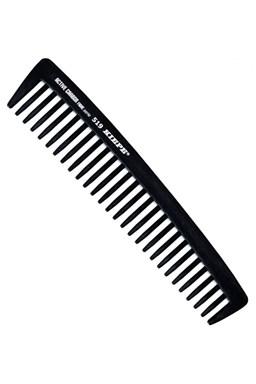 KIEPE Professional Active Carbon 519 - karbónový antistat. hrebeň na vlnité a husté vlasy 185x38mm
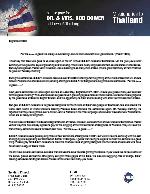Bob Bowen Prayer Letter: Third Annual B.E.S.T. Missions Conference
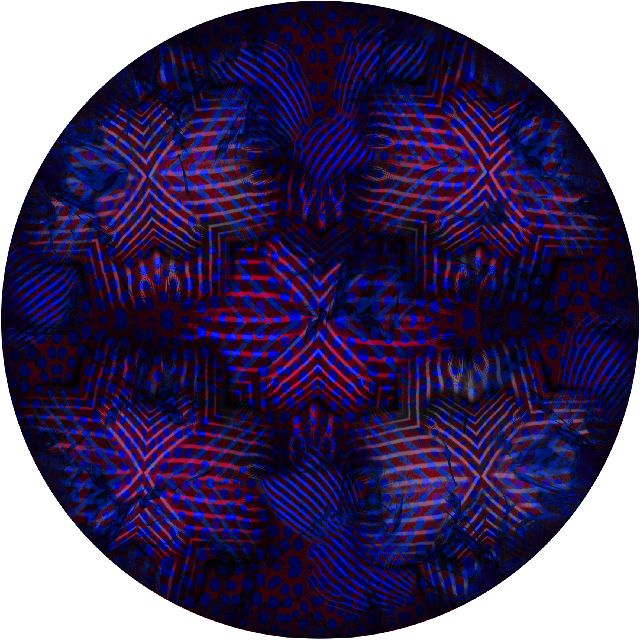 250 cm, Poliamide,Moooi Carpets,Rugs,circle,cobalt blue,design,electric blue,pattern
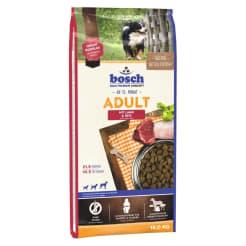 Bosch Adult с ягнёнком и рисом сухой корм для собак, 3кг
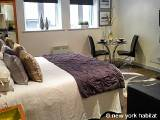 London Studio accommodation - Apartment reference LN-1233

-*-

**ASSIGNMENT**: Exactly reproduce each entry, but drop the pictures.

**SOLUTION FOR THIS EXERCISE**:
 KIEPE Professional Active Carbon 519 - karbónový antistat. hrebeň na vlnité a husté vlasy 185x38mm
Bob Bowen Prayer Letter: Third Annual B.E.S.T. Missions Conference
 250 cm, Poliamide,Moooi Carpets,Rugs,circle,cobalt blue,design,electric blue,pattern
 Bosch Adult с ягнёнком и рисом сухой корм для собак, 3кг
 London Studio accommodation - Apartment reference LN-1233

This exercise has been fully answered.